■ What you should do:
Change "brick chimney" to "stone chimney" in everything from the line containing "What distance would" down to the line containing "63.2 meters". Write out those lines again with nothing else altered.

* Begin Record set *

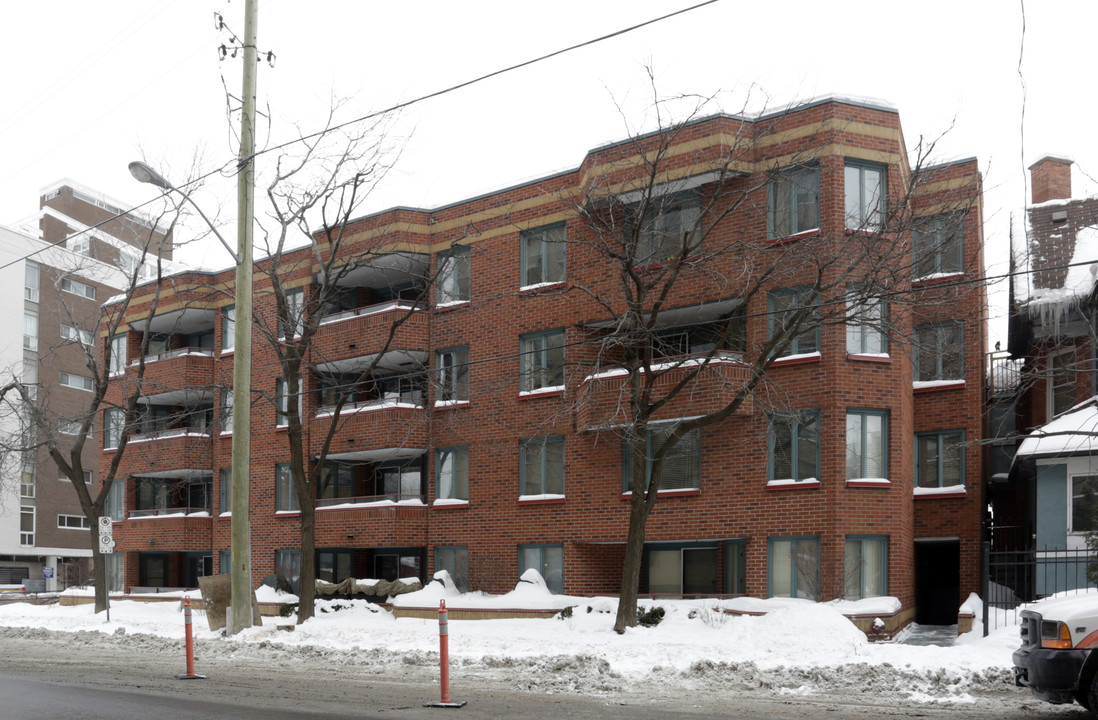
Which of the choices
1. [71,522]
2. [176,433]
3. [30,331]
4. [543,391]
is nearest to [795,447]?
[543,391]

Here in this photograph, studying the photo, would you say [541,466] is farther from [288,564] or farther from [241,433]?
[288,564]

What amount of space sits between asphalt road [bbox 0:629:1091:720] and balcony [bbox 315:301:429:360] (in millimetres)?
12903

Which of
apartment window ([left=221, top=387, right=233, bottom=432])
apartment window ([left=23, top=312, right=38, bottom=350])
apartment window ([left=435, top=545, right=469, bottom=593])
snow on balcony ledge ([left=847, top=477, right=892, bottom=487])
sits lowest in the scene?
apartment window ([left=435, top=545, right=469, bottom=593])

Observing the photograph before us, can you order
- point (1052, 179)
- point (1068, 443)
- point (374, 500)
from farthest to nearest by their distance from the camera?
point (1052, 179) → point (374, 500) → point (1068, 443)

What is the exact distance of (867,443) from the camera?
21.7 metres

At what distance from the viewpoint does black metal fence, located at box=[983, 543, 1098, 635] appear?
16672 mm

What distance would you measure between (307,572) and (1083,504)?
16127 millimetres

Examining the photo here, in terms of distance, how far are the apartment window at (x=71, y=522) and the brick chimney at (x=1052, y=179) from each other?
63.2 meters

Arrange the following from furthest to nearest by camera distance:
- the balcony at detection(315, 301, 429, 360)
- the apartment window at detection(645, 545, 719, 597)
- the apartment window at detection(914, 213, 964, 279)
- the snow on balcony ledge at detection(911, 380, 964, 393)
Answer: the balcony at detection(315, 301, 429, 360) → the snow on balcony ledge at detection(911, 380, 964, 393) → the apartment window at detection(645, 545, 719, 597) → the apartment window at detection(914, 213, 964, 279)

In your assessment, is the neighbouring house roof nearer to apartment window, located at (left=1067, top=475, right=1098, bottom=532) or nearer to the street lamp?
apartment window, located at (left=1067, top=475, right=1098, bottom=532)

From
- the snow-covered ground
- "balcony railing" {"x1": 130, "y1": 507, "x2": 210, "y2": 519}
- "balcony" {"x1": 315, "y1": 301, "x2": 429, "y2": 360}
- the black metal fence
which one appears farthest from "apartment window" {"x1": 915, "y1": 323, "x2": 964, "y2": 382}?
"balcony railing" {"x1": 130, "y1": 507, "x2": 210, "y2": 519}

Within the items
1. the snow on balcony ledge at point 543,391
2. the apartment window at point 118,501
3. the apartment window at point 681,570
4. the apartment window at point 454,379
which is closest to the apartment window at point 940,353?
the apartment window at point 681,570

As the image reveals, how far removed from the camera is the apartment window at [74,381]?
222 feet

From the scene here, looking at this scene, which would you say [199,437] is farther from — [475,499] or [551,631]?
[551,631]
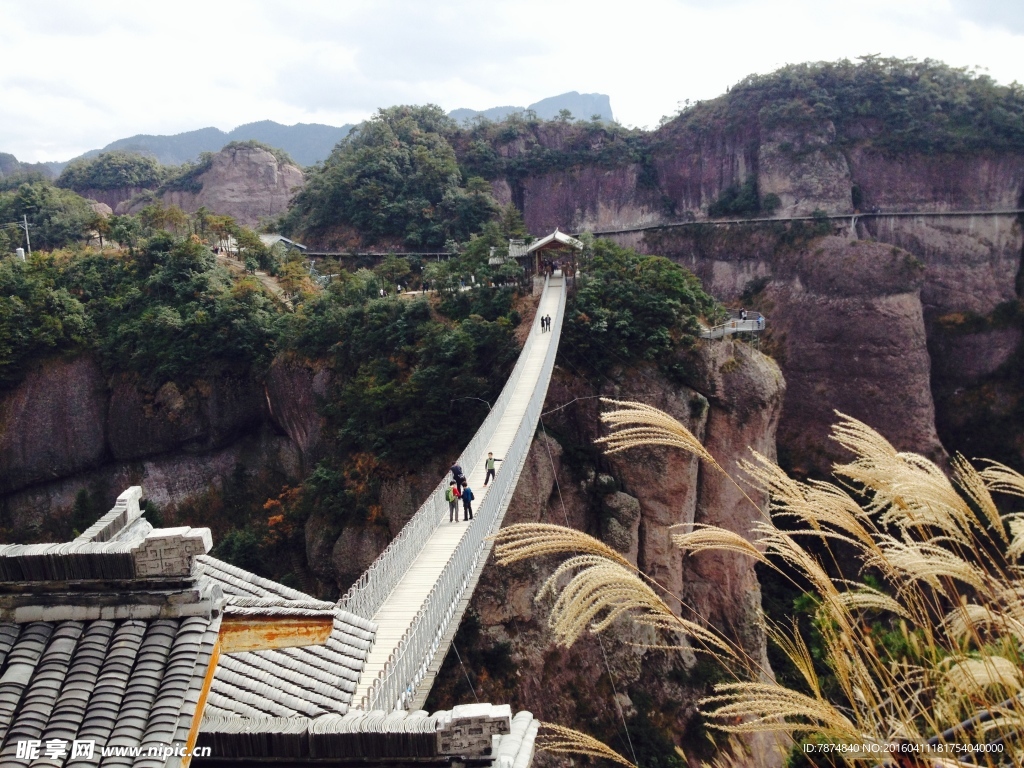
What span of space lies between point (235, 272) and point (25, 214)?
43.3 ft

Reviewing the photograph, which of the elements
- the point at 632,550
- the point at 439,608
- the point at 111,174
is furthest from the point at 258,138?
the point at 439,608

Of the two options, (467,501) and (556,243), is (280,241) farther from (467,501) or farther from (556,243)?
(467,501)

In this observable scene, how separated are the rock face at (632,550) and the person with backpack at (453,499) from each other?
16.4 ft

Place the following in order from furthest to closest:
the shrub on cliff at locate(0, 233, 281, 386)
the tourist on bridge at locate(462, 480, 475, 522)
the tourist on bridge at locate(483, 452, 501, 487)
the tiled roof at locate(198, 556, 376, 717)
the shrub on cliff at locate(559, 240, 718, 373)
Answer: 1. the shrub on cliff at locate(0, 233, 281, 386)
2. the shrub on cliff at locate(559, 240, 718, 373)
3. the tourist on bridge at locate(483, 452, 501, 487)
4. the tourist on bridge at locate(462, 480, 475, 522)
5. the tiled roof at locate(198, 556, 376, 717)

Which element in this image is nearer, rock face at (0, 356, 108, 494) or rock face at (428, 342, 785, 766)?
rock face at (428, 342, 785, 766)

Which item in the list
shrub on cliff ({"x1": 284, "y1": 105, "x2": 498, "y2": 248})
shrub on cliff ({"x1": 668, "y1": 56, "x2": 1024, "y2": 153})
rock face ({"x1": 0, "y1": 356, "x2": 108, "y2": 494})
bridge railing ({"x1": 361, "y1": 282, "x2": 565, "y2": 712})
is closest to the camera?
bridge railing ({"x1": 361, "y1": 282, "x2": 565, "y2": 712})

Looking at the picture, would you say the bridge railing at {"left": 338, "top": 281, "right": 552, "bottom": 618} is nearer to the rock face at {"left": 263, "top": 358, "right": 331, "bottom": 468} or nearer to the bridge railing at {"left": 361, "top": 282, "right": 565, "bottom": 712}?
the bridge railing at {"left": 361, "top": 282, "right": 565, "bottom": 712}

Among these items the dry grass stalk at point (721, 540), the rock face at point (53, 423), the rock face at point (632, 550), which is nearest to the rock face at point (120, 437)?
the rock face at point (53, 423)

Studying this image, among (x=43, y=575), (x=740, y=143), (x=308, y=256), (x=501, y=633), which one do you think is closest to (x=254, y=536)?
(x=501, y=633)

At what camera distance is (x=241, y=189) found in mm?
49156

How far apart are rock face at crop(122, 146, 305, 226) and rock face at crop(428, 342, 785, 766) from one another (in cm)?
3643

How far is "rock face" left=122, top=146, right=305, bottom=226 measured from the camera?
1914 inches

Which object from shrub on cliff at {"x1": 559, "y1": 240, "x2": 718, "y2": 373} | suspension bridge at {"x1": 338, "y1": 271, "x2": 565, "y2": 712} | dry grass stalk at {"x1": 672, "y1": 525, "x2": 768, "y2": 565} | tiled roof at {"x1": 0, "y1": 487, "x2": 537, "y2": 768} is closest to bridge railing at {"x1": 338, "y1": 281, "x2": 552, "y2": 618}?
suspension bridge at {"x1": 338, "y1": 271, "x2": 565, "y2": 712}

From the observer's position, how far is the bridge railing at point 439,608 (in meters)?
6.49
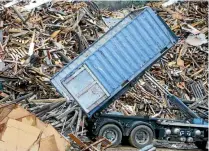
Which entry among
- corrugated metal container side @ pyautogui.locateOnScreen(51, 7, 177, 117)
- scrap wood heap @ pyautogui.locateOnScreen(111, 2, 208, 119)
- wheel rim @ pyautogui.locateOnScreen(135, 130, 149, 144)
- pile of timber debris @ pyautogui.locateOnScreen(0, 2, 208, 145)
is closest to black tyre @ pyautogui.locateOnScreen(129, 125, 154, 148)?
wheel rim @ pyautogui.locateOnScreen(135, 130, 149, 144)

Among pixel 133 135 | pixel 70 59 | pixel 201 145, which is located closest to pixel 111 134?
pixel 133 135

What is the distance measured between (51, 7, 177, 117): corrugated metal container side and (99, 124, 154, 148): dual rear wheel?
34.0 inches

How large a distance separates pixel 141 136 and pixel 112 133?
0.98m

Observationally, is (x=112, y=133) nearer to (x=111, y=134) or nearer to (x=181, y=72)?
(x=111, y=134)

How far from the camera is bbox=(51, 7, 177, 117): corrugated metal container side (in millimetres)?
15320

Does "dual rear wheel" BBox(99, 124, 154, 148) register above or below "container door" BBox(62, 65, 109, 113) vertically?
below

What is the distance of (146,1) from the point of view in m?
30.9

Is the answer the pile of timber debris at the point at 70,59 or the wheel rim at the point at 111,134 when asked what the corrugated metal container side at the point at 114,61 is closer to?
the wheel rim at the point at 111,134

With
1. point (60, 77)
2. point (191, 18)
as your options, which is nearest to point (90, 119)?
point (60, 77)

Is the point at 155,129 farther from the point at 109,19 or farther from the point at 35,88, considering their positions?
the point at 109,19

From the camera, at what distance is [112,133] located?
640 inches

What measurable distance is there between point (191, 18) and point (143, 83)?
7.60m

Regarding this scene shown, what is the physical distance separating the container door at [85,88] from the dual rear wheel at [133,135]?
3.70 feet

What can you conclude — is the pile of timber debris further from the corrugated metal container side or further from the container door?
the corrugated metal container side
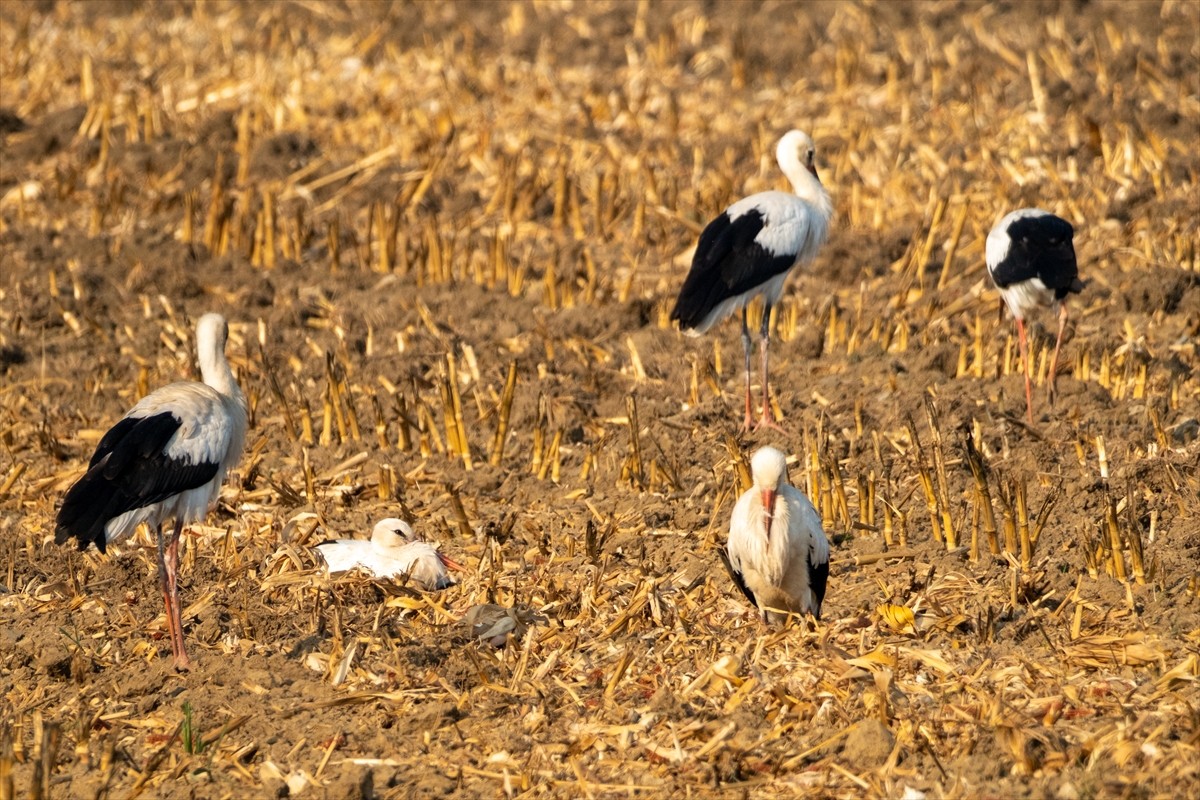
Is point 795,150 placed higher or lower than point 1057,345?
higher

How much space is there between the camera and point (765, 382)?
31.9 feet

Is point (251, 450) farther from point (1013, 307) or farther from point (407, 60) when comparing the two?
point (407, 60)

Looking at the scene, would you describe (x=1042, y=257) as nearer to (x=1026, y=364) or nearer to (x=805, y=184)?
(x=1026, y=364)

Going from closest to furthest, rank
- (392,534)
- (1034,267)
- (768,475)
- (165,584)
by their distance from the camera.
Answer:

* End Record set *

■ Answer for this exercise:
What distance would you measure between (307,572) and (1083,504)?
16127 millimetres

Examining the photo here, in terms of distance, how far are the apartment window at (x=71, y=522) and the stone chimney at (x=1052, y=179) from each other?
63.2 meters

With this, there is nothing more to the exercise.